Who is using all my I/O?

Revision as of 21:44, 30 June 2012
ok, so a customer complained about slow I/O on his domain (which is on bowl) anyhow, it looks like I didn't get to the ticket in time, but I wanted to figure out what I'd do if I had gotten to it in time.

So I log in and look around. according to iostat, the disks are hitting something like 6K blocks per second written, which I don't think will saturate a 4 disk raid 0+1 even randomly. (maybe? but probably not.)

so I use iostat for a few minutes...

 iostat 1

which spews a bunch of data, for every LVM partition...

dm-59            66.67         0.00      5556.22          0      11168

is likely the problem; a single guest is writing something like 5500 blocks per second... far more than anyone else.

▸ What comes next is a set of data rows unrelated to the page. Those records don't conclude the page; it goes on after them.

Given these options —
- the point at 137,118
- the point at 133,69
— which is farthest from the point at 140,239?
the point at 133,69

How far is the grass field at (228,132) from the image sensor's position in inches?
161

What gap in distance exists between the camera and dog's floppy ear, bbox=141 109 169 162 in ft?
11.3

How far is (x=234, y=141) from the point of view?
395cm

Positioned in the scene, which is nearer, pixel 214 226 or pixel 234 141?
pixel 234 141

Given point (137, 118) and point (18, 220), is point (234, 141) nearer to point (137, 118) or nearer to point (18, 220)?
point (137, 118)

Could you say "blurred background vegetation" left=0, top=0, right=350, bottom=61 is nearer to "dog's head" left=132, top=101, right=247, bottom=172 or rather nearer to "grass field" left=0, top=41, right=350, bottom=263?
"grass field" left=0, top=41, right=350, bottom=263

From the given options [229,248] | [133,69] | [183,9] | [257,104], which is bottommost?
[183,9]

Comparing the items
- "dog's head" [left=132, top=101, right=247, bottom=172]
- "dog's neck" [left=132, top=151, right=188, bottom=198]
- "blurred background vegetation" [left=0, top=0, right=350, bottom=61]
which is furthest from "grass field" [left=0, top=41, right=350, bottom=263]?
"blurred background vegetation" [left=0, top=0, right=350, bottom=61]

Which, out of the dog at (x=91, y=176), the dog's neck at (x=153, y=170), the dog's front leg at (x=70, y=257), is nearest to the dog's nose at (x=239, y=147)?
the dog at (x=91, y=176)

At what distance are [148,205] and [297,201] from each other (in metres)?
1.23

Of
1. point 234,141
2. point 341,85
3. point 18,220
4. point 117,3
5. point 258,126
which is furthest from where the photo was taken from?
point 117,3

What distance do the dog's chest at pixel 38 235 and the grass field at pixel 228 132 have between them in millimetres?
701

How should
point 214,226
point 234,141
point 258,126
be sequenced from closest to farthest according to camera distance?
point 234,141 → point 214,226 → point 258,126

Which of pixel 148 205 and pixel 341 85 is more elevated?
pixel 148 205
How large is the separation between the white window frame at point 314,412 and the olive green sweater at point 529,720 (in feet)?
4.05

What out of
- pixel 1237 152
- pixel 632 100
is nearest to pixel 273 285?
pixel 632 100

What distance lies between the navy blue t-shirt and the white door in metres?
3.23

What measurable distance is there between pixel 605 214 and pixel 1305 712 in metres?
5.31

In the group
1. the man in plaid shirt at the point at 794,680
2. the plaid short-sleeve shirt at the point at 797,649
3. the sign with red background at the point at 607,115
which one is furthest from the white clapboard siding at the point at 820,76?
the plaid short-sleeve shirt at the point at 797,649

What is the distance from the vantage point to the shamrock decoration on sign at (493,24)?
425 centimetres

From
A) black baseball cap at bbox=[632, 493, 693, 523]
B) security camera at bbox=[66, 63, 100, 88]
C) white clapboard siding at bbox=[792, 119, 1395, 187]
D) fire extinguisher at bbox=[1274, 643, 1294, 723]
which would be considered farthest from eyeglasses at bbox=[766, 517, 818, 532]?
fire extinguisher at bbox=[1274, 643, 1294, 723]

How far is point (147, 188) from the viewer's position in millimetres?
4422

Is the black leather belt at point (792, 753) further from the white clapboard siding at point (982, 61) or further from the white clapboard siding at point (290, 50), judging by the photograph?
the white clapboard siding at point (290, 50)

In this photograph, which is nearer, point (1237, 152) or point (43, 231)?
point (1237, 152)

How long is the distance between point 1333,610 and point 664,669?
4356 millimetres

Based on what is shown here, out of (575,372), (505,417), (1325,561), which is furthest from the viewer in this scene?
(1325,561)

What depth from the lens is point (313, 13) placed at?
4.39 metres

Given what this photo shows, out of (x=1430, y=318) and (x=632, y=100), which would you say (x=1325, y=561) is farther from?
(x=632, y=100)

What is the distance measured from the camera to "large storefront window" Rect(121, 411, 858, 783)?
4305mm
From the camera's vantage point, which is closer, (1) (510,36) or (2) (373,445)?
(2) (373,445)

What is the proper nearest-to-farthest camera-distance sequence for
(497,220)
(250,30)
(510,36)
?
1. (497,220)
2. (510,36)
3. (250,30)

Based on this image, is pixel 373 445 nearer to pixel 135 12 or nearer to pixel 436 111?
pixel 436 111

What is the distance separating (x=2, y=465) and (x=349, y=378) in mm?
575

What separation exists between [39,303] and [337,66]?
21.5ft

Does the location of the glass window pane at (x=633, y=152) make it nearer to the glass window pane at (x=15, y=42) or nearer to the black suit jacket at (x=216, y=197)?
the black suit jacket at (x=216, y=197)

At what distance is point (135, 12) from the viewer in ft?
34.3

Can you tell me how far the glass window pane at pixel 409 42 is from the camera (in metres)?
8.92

the question is... how do I figure out who dm-59 is? I mean, I use LVM partitions named after the username.

as far as I can tell, 59 is the minor number of the device... (note, I am not really sure about this) so I do

dmsetup ls |grep 59

and it says something like

[root@bowl ~]# dmsetup ls |grep 59
guests-larry	(252, 259)
guests-moe	(252, 159)
guests-curly	(252, 59)

(I've changed the usernames... any resemblance to actual usernames is chance.)

so obviously, the user in question is curly.

Now, what to do about this curly? we need a policy for this. I need to find something that will show blocks read/written per hour/day/ whatever, then have some policy for limiting people who use more than their fair share.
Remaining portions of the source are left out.